She told one of her friends, who was a journalist, and she published the story in the local newspaper, and it became one of the cases that brought abortion into the public spotlight, and led to an intense debate around it.
Radical feminists in the late 1960s and early 1970s were campaigning for ‘reproductive freedom’, that is, the absolute right to decide such issues for themselves, rather than being instructed by doctors, as had been the convention until then. They thought of abortion as a right, and that was an entirely new concept.
Common Questions about Sexual Revolution and the Feminist Movement
Susan Brownmiller believed that there had always been a conflict between men and women, and that the most sinister weapon in the men’s arsenal was rape.

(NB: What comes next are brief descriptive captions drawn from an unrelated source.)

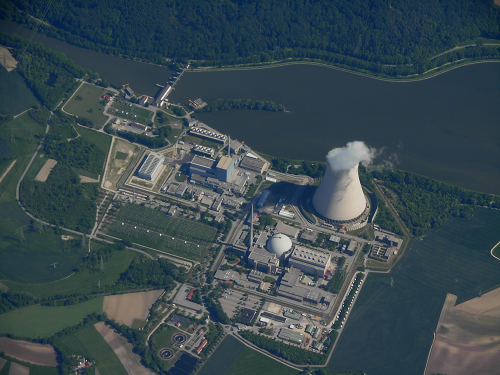 Aerial view of Isar II nuclear plant in Germany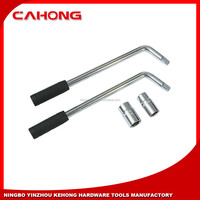china hand tool wheel wrench 17-19mm 21-23mm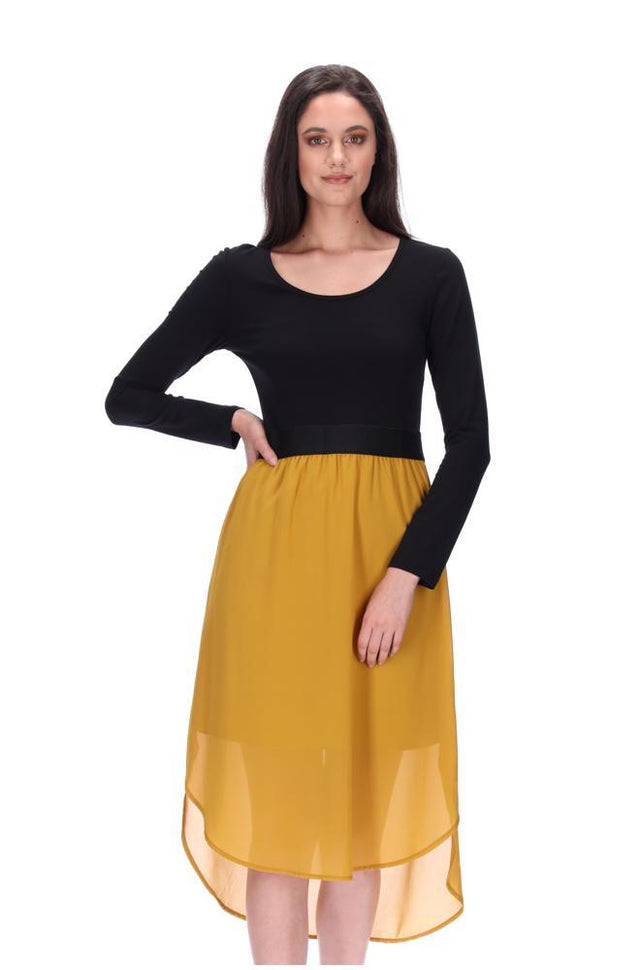 Siri Midi Dress LS Black/Mustard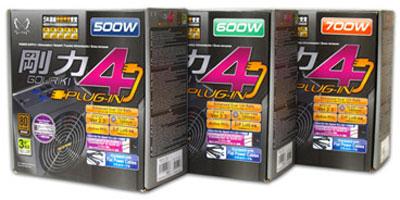 Scythe включает в серию Gouriki 4 блоки питания мощностью 500, 600 и 700 Вт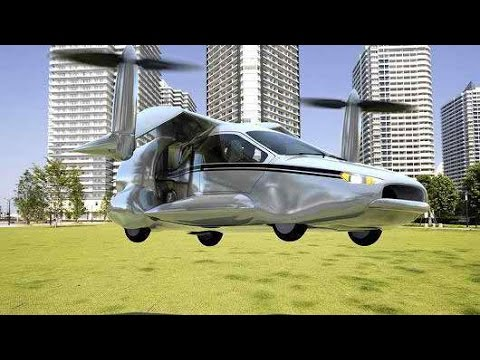 Uber plans to develop flying cars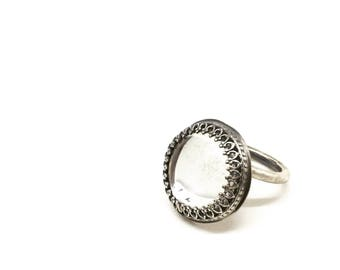 Vintage glass cabochon ring silver glass ring mirror glass ring vintage glass ring statement ring mercury glass ring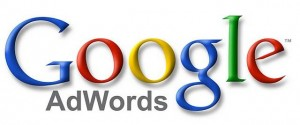 Optimized-google-adwords-logo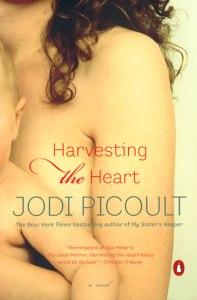 harvesting-the-heart1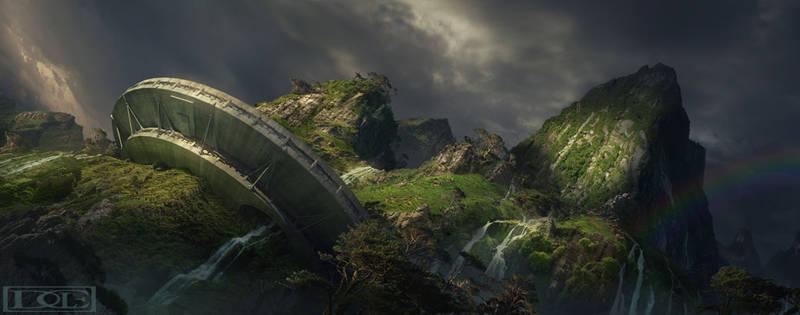 Saucer Hill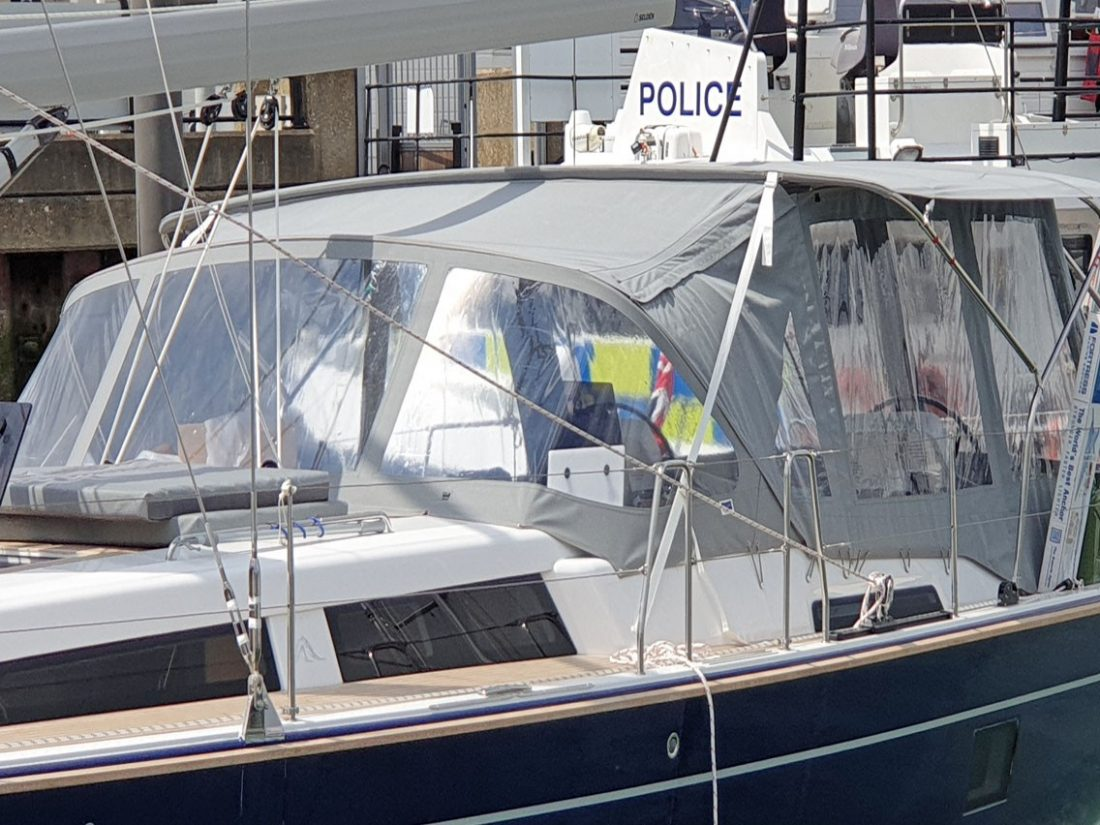 Hanse 508 Bam Bam Sailing Today Star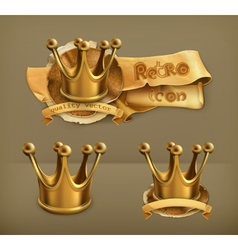 Gold crown icon vector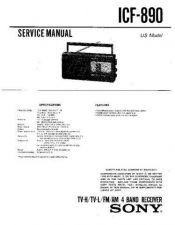 Buy Sony ICF-890 Service Manual. by download Mauritron #241508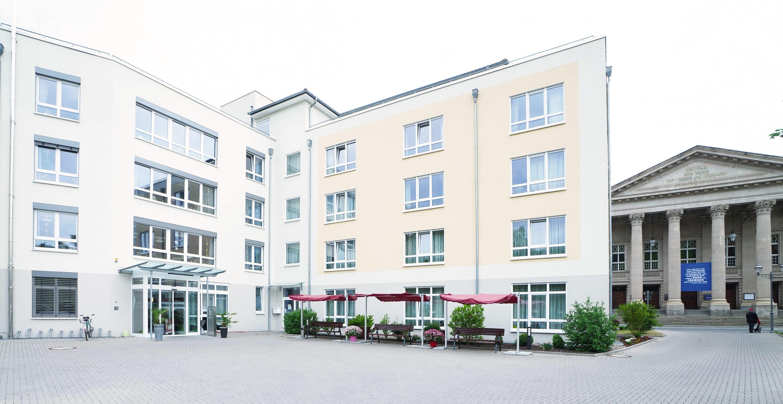 Vitalis Senioren-Zentrum Bernhard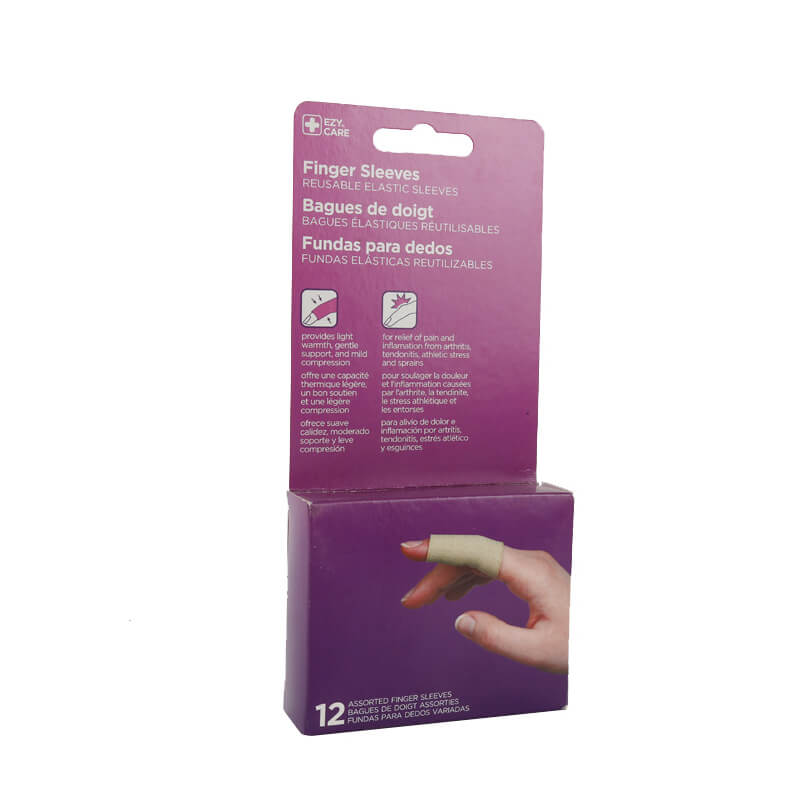 Tag Band packaging box with hang tab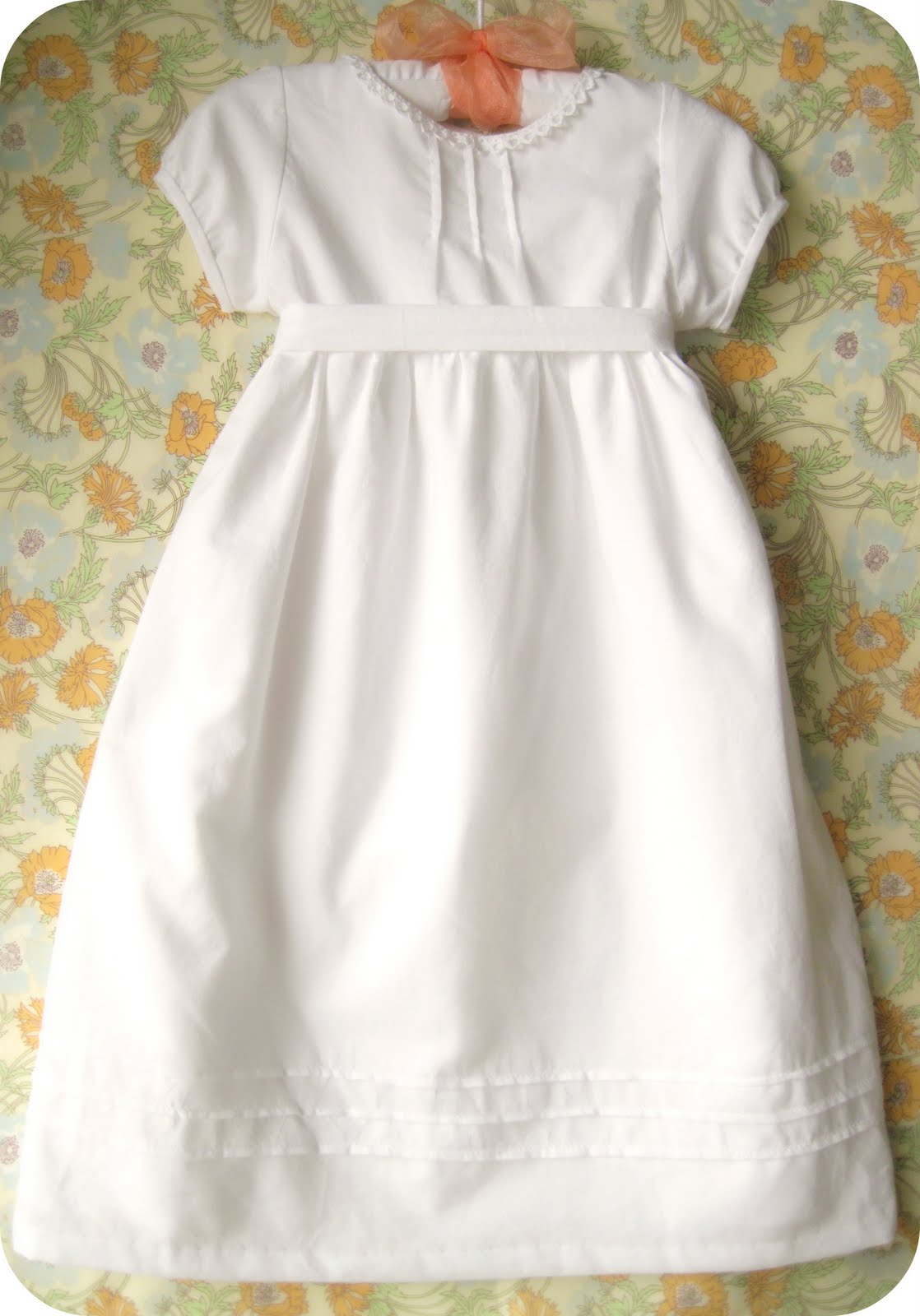 Ruby\'s blessing dress - Home made by jill 2013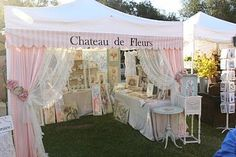 So classy and beautiful! Chateau De Fleurs: A Few Fun And Fabulous booth Presentations From the September 2011 TVM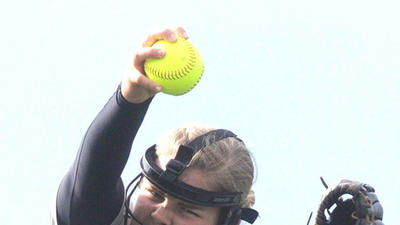 Prep Softball: Boyle pitcher Petrie commits to play for Centre College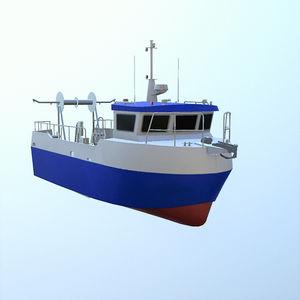 barco profissional barco de pesca profissional / com motor de centro / em alumínio
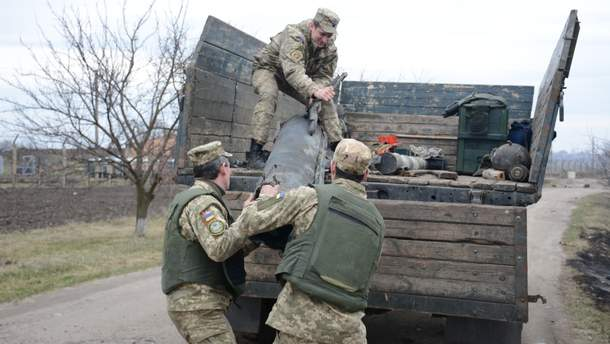 Около 30% территории Украины требует разминирования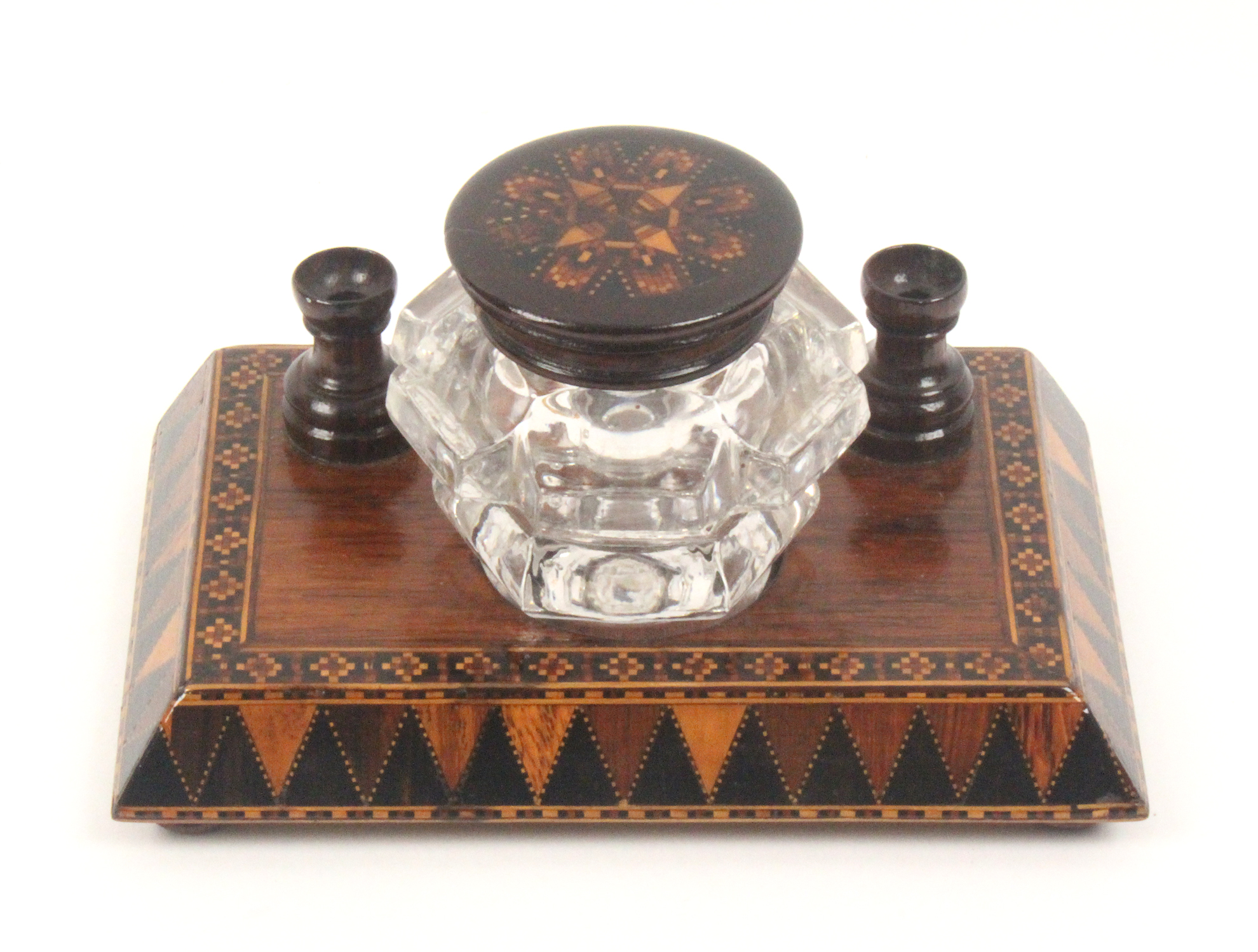 Lot 39 - A Tunbridge ware rosewood ink stand, the rectangular base on four bun feet with a canted border in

Though she admitted that not all men were rapists, hers was an extremely bleak view of human interaction, of the essential antagonism between men and women in the world.
In 1968, the Pope, Paul VI, issued the encyclical letter ‘Humanae Vitae’, in which he upheld the Catholic Church’s traditional teaching against the use of artificial contraceptives. His view was: “Sex is a gift from God, and to have sex in which your intention is not procreative is turning away from God in an insulting way.”
The sexual revolution had been greatly facilitated by the perfection of the contraceptive pill in the early 1960s, because that was a technology that made it possible to reliably separate sex from procreation.